A spokesman for Bishop R. Daniel Conlon confirmed by email Wednesday that Ryan will be allowed “very narrow ministry” to homebound parishioners of St. Edmund Parish and St. Joseph Mission.
A written statement from Conlon said the determination was made after Catholic officials in Rome decided that, according to church law in place at the time of the abuse, Ryan did not commit a serious crime by the church’s standards and could not be permanently removed from ministry.
According to the Survivors Network of those Abused by Priests (SNAP), the church law in place at the time stated a 14-year-old was at an age of consent.
“This is a shocking and dangerous move by Bishop Conlon,” said a statement from SNAP, which pointed out that Conlon is in charge of children’s safety for all of America’s bishops as head of the U.S. Catholic bishops’ committee on sexual abuse.
“What part of ‘one strike and you’re out’ do Catholic officials not understand?” the SNAP statement read.
The victim, a 52-year-old man now living out of state, said Wednesday someone from the diocese told him about the decision on Ryan earlier this week.
“I was actually in disbelief. I just couldn’t believe that they would (reinstate Ryan),” said the victim, who asked that his identity be kept private.
He said Ryan established a relationship with him while he was a student at Providence Catholic High School in New Lenox.
The man said Ryan would pull him out of class to smoke in a confession room and that he would sometimes drink beer with Ryan at his apartment in the evenings.
When the man told Ryan he thought he was gay, Ryan began taking him on walks through Hammel Woods forest preserve in Shorewood.
They eventually spent weekends together at an Indiana motel, he said.
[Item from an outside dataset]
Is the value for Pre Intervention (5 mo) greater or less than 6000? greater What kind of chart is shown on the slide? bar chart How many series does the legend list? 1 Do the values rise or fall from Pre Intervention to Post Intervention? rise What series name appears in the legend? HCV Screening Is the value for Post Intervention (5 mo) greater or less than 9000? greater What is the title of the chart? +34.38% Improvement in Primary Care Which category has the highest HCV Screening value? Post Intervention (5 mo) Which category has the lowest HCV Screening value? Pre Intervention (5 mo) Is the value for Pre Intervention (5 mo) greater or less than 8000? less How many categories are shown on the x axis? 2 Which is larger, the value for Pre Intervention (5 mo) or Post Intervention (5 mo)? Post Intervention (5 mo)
Ryan asked the man to call him Lee so no one would know he was a priest, the man said.
One night when the man was 16, Ryan confronted him while he was in a car parked outside a Joliet bar with another teen his age.
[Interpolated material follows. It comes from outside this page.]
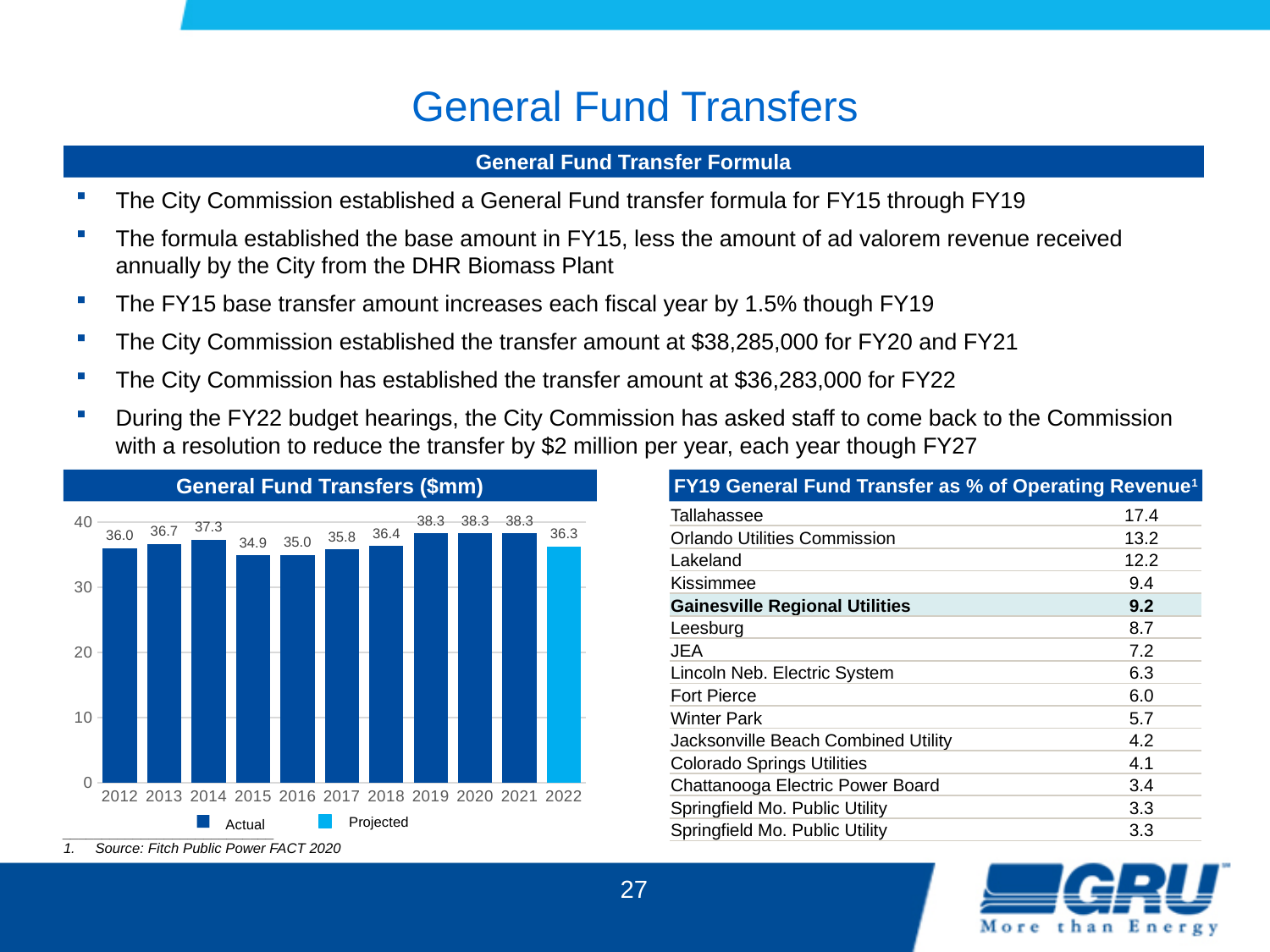
What is the difference between the General Fund Transfer in 2021 and in 2022? 2.0 Which series in the General Fund Transfers chart is shown in light blue? Projected What was the General Fund Transfer in 2015? 34.9 What type of chart is used to show General Fund Transfers ($mm)? bar chart What is the projected General Fund Transfer for 2022? 36.3 Which year had a larger General Fund Transfer, 2014 or 2018? 2014 Did the General Fund Transfer rise or fall from 2014 to 2015? fall What was the General Fund Transfer in 2012? 36.0 How many series does the legend of the General Fund Transfers chart list? 2 How many years are shown on the x axis of the General Fund Transfers chart? 11 Which year has the lowest General Fund Transfer? 2015 What is the highest General Fund Transfer value shown in the chart? 38.3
“(Ryan) was very angry,” the man said. “He said, ‘Aren’t God and I enough for you?’”
A few years later, the man moved out of state. He went through years of therapy. After he was laid off from a job about 20 years later, he told his mother about the abuse.
His mother told a friend who worked for then-Bishop J. Peter Sartain. An investigation began, and the man’s allegation of abuse was substantiated by the diocese.
The man is still in therapy — paid for by the diocese, he said.
Members of SNAP say they want Conlon to “immediately reverse course, keep Fr. Ryan out of ministry, and put him in a treatment center so that children will be safer.”